23. Pour justifier l’application de la majoration pour manquement délibéré, l’administration s’est fondée notamment sur la circonstance que lors de la vérification de comptabilité précédente portant sur les périodes 2014 et 2015 étendues jusqu’au 31 mai 2016 en matière de taxe sur la valeur ajoutée, des rappels de taxe sur la valeur ajoutée et des rehaussements en matière d’impôts sur les sociétés avaient été notifiés pour des motifs similaires, sur le recours à des factures fictives et sur la volonté délibérée de minorer les montants déclarés en matière de contribution sur les activités prives.

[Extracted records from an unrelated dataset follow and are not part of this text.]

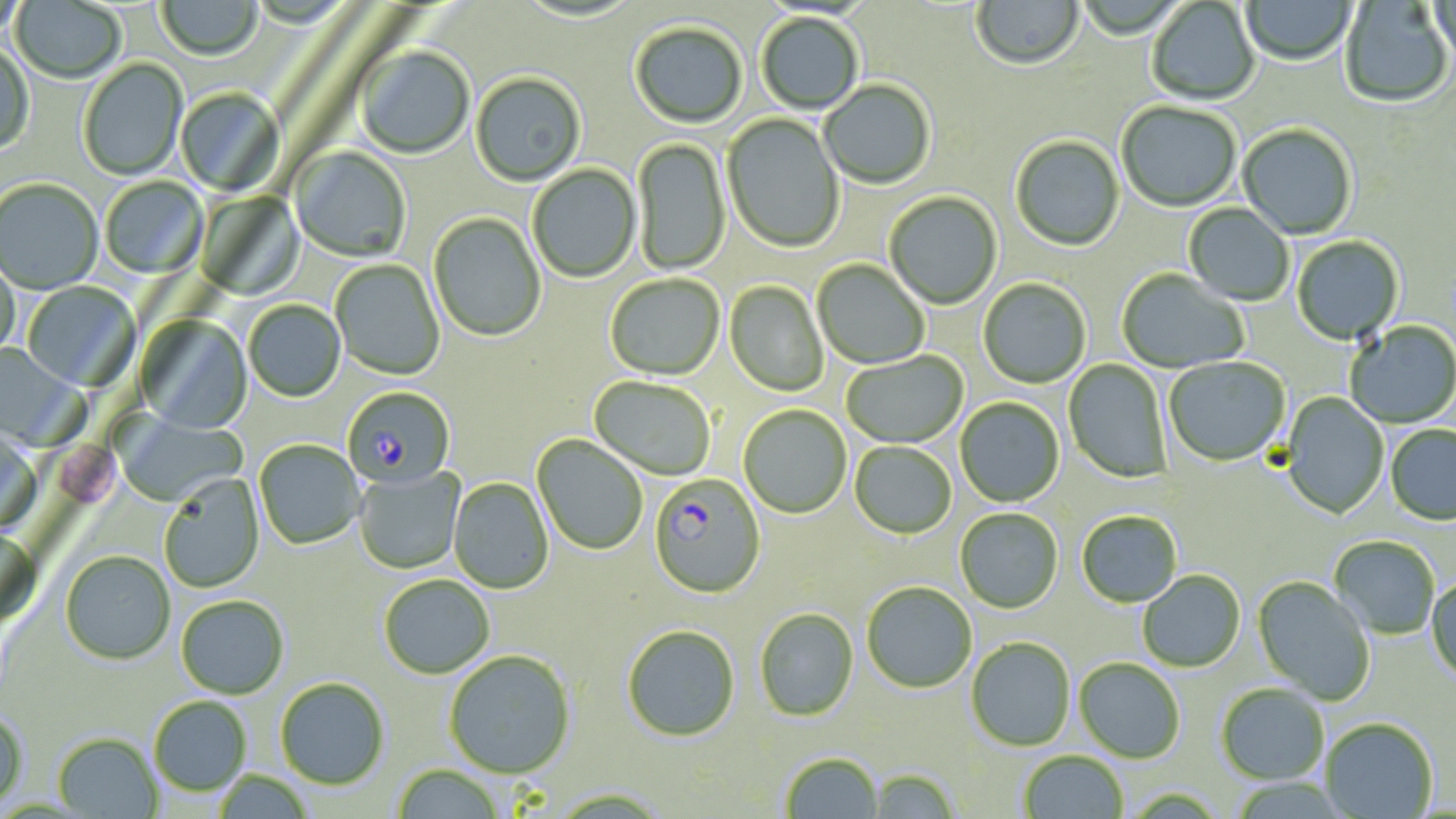

Summary:
  - Coordinate format: approximate bounding boxes as named x1/y1/x2/y2 corners in pixels
  - Uninfected red blood cell locations: (x1=157, y1=0, x2=263, y2=61), (x1=972, y1=0, x2=1084, y2=73), (x1=1242, y1=0, x2=1356, y2=67), (x1=1431, y1=0, x2=1456, y2=70), (x1=0, y1=1, x2=28, y2=39), (x1=11, y1=1, x2=126, y2=85), (x1=515, y1=1, x2=643, y2=24), (x1=1146, y1=1, x2=1260, y2=106), (x1=1339, y1=1, x2=1453, y2=110), (x1=756, y1=13, x2=864, y2=115), (x1=630, y1=23, x2=747, y2=129), (x1=0, y1=45, x2=34, y2=158), (x1=356, y1=47, x2=474, y2=160), (x1=78, y1=59, x2=188, y2=181), (x1=471, y1=74, x2=586, y2=188), (x1=820, y1=81, x2=935, y2=190), (x1=176, y1=88, x2=284, y2=196), (x1=1116, y1=103, x2=1241, y2=213), (x1=722, y1=113, x2=844, y2=254), (x1=1238, y1=125, x2=1357, y2=240), (x1=1010, y1=136, x2=1124, y2=253), (x1=632, y1=138, x2=731, y2=277), (x1=291, y1=147, x2=411, y2=263), (x1=528, y1=164, x2=641, y2=283), (x1=100, y1=177, x2=208, y2=279), (x1=0, y1=179, x2=102, y2=295), (x1=196, y1=191, x2=304, y2=301), (x1=884, y1=192, x2=1002, y2=310), (x1=1184, y1=203, x2=1293, y2=306), (x1=428, y1=213, x2=546, y2=342), (x1=1292, y1=236, x2=1404, y2=345), (x1=0, y1=257, x2=19, y2=362), (x1=330, y1=259, x2=444, y2=381), (x1=812, y1=260, x2=929, y2=370), (x1=1116, y1=270, x2=1248, y2=374), (x1=605, y1=275, x2=725, y2=381), (x1=978, y1=278, x2=1091, y2=389), (x1=725, y1=281, x2=829, y2=397), (x1=21, y1=282, x2=141, y2=392), (x1=243, y1=300, x2=345, y2=402), (x1=136, y1=315, x2=252, y2=435), (x1=1345, y1=321, x2=1456, y2=429), (x1=0, y1=342, x2=84, y2=451), (x1=841, y1=350, x2=968, y2=449), (x1=1164, y1=357, x2=1291, y2=468), (x1=1064, y1=359, x2=1172, y2=484), (x1=589, y1=376, x2=715, y2=481), (x1=1281, y1=392, x2=1389, y2=519), (x1=955, y1=398, x2=1064, y2=508), (x1=739, y1=405, x2=851, y2=518), (x1=112, y1=411, x2=247, y2=507), (x1=1385, y1=425, x2=1456, y2=525), (x1=0, y1=429, x2=42, y2=539), (x1=532, y1=435, x2=647, y2=555), (x1=255, y1=440, x2=365, y2=549), (x1=850, y1=442, x2=956, y2=539), (x1=353, y1=468, x2=465, y2=574), (x1=158, y1=476, x2=264, y2=593), (x1=449, y1=477, x2=553, y2=594), (x1=955, y1=509, x2=1063, y2=614), (x1=1077, y1=512, x2=1182, y2=608), (x1=0, y1=528, x2=41, y2=629), (x1=1329, y1=536, x2=1440, y2=640), (x1=60, y1=551, x2=175, y2=665), (x1=1138, y1=570, x2=1246, y2=672), (x1=379, y1=575, x2=494, y2=679), (x1=1252, y1=576, x2=1375, y2=706), (x1=1427, y1=576, x2=1456, y2=685), (x1=862, y1=582, x2=977, y2=693), (x1=176, y1=596, x2=288, y2=700), (x1=755, y1=608, x2=858, y2=721), (x1=622, y1=624, x2=740, y2=742), (x1=966, y1=637, x2=1076, y2=751), (x1=444, y1=651, x2=575, y2=779), (x1=1074, y1=658, x2=1185, y2=763), (x1=276, y1=678, x2=390, y2=791), (x1=1216, y1=684, x2=1329, y2=786), (x1=149, y1=696, x2=251, y2=797), (x1=0, y1=710, x2=28, y2=811), (x1=1321, y1=719, x2=1438, y2=818), (x1=53, y1=734, x2=162, y2=818), (x1=1019, y1=751, x2=1128, y2=818), (x1=781, y1=753, x2=884, y2=818), (x1=393, y1=765, x2=503, y2=819), (x1=867, y1=768, x2=962, y2=818), (x1=213, y1=770, x2=315, y2=818)
  - Platelet locations: (x1=58, y1=444, x2=121, y2=509)
  - Plasmodium falciparum-infected red blood cell locations: (x1=342, y1=386, x2=456, y2=490), (x1=648, y1=474, x2=766, y2=598)
  - Slide-level diagnosis: Plasmodium falciparum
  - Image size: 1456×819 pixels
  - Preparation: thin blood smear
  - Stain: May-Grünwald-Giemsa
  - Modality: light microscopy
  - Magnification: 1000x
  - Field of view: one of a larger specimen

Ainsi, l’administration fiscale doit être regardée comme apportant la preuve qui lui incombe, de l’intention délibérée de la société requérante de minorer l’impôt dont elle était redevable au titre des années en litige. Par suite, c’est à bon droit que l’administration fiscale a assorti les rehaussements en litige d’une majoration de 40 % pour manquement délibéré.
En ce qui concerne les intérêts de retard :
24. Le moyen tiré du mal-fondé des intérêts de retard n’est pas assorti des précisions suffisantes permettant d’en apprécier le bien-fondé.
25. Il résulte de tout ce qui précède que la SARL Besta Protection n’est pas fondée à demander, en droits et pénalités, la décharge des droits supplémentaires de taxe sur la valeur ajoutée qui lui ont été réclamés pour la période du 1er janvier 2016 au 31 décembre 2018 et des cotisations supplémentaires de contribution sur les activités privées de sécurité mises à sa charge au titre des années 2016, 2017 et 2018, ni la décharge partielle des cotisations supplémentaires d’impôt sur les sociétés, de taxes d’apprentissage et de formation professionnelle continue mises à sa charges au titre des années 2016, 2017 et 2018.
Sur les frais liés au litige :
26. Les dispositions de l’article L. 761-1 du code de justice administrative font obstacle à ce que soit mis à la charge de l’Etat, qui n’est pas la partie perdante dans la présente instance, le versement d’une somme au titre des frais exposés par la SARL Besta Protection et non compris dans les dépens.
D E C I D E :
Article 1er : La requête de la SARL Besta Protection est rejetée.
Article 2 : Le présent jugement sera notifié à la SARL Besta Protection et à l’administrateur général des finances publiques chargé de la direction spécialisée de contrôle fiscal d’île-de-France.
Délibéré après l’audience du 1er avril 2025, à laquelle siégeaient :
M. Bertoncini, président,
Mme Cuisinier-Heissler, première conseillère,
M. Jacquinot, conseiller.
Rendu public par mise à disposition au greffe le 29 avril 2025.
La rapporteure,
signé
S. Cuisinier-HeisslerLe président,
signé
T. BertonciniLa greffière,
signé
M. A
La République mande et ordonne au ministre de l’économie, des finances et de la souveraineté industrielle et numérique en ce qui le concerne ou à tous commissaires de justice à ce requis en ce qui concerne les voies de droit commun, contre les parties privées, de pourvoir à l’exécution de la présente décision.